Why Does Dilation Hurt So Frickin' Much?

I was reminded about this when someone on facebook asked me to give a good example of UNintellegent design.  So of course I immediately thought of childbirth.  Firstly humans are born like 9 months premature because "someone" couldn't design our hips to be big enough to fit our massive brains out before they are really done cooking.  But I've heard that this might be the very reason that fathers are involved in caring for children and might be the whole basis for the reason we humans tend to partner up and be social creatures in general, so maybe it has it's advantages.

I think the worst design flaw of my body I have come across so far is the fact that the cervix hurts like hell and takes a long time (usually, especially the first time) to fully dilate for birth.  Come on, flying spaghetti monster or whoever you are, what gives?
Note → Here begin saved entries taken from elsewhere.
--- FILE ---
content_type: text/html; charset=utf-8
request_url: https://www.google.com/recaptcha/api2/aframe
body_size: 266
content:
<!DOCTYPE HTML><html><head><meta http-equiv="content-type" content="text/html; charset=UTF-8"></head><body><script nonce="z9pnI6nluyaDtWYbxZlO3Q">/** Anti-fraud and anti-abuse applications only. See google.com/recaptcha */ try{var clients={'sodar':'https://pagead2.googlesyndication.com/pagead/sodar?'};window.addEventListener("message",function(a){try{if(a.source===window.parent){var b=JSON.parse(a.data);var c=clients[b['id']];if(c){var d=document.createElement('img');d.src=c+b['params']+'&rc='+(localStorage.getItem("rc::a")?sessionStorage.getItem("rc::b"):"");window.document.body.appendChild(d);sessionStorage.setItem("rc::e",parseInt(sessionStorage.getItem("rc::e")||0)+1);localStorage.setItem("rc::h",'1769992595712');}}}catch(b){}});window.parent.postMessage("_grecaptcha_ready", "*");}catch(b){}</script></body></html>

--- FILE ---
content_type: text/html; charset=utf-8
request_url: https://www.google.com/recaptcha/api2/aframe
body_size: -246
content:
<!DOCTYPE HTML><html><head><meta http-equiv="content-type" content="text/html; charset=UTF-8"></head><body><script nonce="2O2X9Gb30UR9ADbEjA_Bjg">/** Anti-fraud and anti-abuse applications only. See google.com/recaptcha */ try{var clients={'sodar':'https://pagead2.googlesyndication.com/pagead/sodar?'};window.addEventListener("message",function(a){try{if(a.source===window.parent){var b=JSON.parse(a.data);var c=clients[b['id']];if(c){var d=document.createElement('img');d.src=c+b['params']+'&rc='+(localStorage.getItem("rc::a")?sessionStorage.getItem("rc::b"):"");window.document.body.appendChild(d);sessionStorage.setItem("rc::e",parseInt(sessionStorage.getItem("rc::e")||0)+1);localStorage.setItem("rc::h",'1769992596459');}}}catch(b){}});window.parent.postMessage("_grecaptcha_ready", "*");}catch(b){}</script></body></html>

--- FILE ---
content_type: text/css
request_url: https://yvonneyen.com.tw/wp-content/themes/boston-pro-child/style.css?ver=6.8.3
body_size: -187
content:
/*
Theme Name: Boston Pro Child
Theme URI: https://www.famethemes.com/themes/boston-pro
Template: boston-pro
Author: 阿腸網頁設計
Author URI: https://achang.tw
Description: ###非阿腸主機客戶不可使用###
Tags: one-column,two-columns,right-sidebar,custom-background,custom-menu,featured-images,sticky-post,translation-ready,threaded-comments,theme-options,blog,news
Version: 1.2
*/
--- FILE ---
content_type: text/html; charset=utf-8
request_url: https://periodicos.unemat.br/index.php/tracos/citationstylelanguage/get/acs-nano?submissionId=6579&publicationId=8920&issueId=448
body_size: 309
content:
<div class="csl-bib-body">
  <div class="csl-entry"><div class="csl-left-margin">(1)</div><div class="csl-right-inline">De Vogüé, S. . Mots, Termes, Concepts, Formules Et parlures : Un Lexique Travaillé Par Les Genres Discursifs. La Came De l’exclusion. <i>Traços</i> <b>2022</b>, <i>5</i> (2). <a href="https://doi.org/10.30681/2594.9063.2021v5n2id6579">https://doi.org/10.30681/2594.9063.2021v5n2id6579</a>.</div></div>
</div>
When I imagined birth long before I had much knowledge of birth, I imagined that the part that hurt the most was pushing the baby out of a little 10 cm in diameter orifice.  I was so wrong.  Pushing doesn't hurt.  Or I should say that pushing hurts SO much less than the dilation of the cervix, that you barely notice the hurt that pushing produces (at least on average, I've heard stories of women hating pushing; I loved it).

It's not the baby coming out that hurts, it's everything that must happen in order for you to be able to get the baby out that hurts.  This is important to remember when you are in actual labor, that pain has a purpose, it's growing a hole big enough for a baby to come through.

I feel that this process could have been designed a little better.  Why so much pain?  Why does the cervix require such powerful contractions to open?  And why for so long?  It's takes about a day for those first time moms.  A whole day where you basically have to be reminded every few minutes that your cervix is opening... slowly...

It's this pain that causes mothers to need several people there supporting them, usually.  It's rare that a women goes off by herself to the woods to labor in solitude.  And it is pain you cannot really understand until you've done it and you know it is the most you will ever probably feel.  But it doesn't even get the baby out, it just opens up the cervix.  After it is done you've still got an average of 2.5 hours of work to do pushing the baby out (but it feels like way less because you are so exhausted you fall asleep in between contractions).

So if you are pregnant and worried about pushing the baby out, don't be. Chances are pushing the baby out will be amazing.  Be worried about the dilation of the cervix, because that hurts, especially those last few centimeters, luckily the more it hurts the faster it seems to go.  And I have run across no intelligent reason for why yet.  Perhaps an evolutionary scientist has studied this phenomenon.